__Textauszug__:

Wir hatten mal ein Haus in Empuriabrava... hab da als kleiner *******r ^^ immer Meeräschen gefangen ist recht lustig. Im Meer kannste ziemlich viel fangen. Einfach mal paar würmer raus feuern... Bzw geh mit der Spinne los, der Angeldruck war damals nicht so hoch, denke das es noch nicht schlimmer geworden ist.
Wenn du an der Muga hoch fährst kommst du an einen traumhaften Stausee... glasklares bis blaues Wasser und rießige Schwarzbarsche und sogar wohlschmeckende Karpfen.
Zander und Hecht sind auch in Massen vertreten, da dort kaum geangelt wird von touristen. Erstens weil die meisten den nicht kennen und 2tens weils ein schönes gekurve ist.
Zum Ende des Sees steht ein Wald im Wasser, bei 2-7m Wassertiefe. Könnt euch ja ausmalen das dort gut ist.
Kann sein das sich das ein odere andere geändert hat, da wir seit 6 Jahren das Haus nicht mehr haben und ich somit nicht mehr unten war.

lg


----------



## pops0104 (19. Februar 2009)

(Gesammelte Daten)

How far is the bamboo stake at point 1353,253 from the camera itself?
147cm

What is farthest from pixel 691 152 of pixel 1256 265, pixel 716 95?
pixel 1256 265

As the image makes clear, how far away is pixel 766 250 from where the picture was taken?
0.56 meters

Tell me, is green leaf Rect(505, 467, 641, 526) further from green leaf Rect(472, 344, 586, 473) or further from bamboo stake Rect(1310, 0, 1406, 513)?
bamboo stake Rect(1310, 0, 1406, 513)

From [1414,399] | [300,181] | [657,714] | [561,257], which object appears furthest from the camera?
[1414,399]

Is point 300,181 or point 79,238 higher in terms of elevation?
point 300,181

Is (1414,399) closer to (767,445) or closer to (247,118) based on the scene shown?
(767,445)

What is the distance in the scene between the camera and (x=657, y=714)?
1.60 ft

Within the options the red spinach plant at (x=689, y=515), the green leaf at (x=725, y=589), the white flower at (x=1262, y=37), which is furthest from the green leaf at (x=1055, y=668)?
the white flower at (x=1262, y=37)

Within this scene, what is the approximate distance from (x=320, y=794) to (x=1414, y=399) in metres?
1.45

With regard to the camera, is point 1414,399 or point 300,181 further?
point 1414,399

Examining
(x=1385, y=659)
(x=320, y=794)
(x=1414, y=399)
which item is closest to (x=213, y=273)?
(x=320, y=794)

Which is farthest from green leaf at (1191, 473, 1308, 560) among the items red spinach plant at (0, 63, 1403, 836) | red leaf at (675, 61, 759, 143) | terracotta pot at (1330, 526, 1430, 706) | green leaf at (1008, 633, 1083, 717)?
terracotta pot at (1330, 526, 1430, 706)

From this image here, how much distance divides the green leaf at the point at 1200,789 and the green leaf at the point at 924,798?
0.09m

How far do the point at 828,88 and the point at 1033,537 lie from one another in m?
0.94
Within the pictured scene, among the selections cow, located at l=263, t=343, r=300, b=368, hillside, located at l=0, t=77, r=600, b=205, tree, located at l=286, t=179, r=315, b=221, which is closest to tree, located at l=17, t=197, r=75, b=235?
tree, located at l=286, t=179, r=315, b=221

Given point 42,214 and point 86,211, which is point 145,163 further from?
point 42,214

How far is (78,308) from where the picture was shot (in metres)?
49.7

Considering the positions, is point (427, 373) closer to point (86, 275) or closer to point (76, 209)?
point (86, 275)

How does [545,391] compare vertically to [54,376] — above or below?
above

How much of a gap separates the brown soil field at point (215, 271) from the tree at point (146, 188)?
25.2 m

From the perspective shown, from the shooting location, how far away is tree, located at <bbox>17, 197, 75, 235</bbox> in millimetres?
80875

__Aufgabenstellung__:
1) Beantworte zum Forumstext über das Angeln bei Empuriabrava folgende Fragen:
(a) Welche Fische wurden dort laut Text im Kindesalter immer gefangen?
(b) Bei welcher Wassertiefe steht der Wald am Ende des Sees?
(c) Seit wie vielen Jahren ist das Haus laut Text nicht mehr im Besitz?
2) Benenne im Forumstext über das Angeln bei Empuriabrava etwas um: Gib den Abschnitt wieder, der mit „Wir hatten mal“ beginnt und nach „dort gut ist.“ endet, und setze dabei „Forellen“ an die Stelle von „Schwarzbarsche“.
3) Führe den Forumstext über das Angeln bei Empuriabrava ab seiner letzten Zeile fort.

__Antworten je Aufgabe__:
1)
(a) Meeräschen
(b) Bei 2–7 m
(c) Seit 6 Jahren

2)
Wir hatten mal ein Haus in Empuriabrava... hab da als kleiner *******r ^^ immer Meeräschen gefangen ist recht lustig. Im Meer kannste ziemlich viel fangen. Einfach mal paar würmer raus feuern... Bzw geh mit der Spinne los, der Angeldruck war damals nicht so hoch, denke das es noch nicht schlimmer geworden ist.
Wenn du an der Muga hoch fährst kommst du an einen traumhaften Stausee... glasklares bis blaues Wasser und rießige Forellen und sogar wohlschmeckende Karpfen.
Zander und Hecht sind auch in Massen vertreten, da dort kaum geangelt wird von touristen. Erstens weil die meisten den nicht kennen und 2tens weils ein schönes gekurve ist.
Zum Ende des Sees steht ein Wald im Wasser, bei 2-7m Wassertiefe. Könnt euch ja ausmalen das dort gut ist.

3)
*AW: Angeln in Nordspanien. Brauche Hilfe!*

Hallo Hemmingway60...
Habe den Link http://www.cbrava.com/muga.de.htm im web. gefunden..darin ist eine Info enthalten das eine einfache Erlaubnis zum fischen erforderlich ist...nähere Informationen gibt es wohl im Restaurant Boadella...
Gruß
pops0104


----------



## Fischerich (23. Februar 2009)

*AW: Angeln in Empuriabrava/Spanien*

Sehr interessant ist das Schleppangeln von Denia nach Ibitza.

ROTER PLASTIK-CALIMAR ca. 15 - 20 cm. Vorfach!

Besonders fischreich schmale Durchfahrt zwischen Formentera und Ibitza.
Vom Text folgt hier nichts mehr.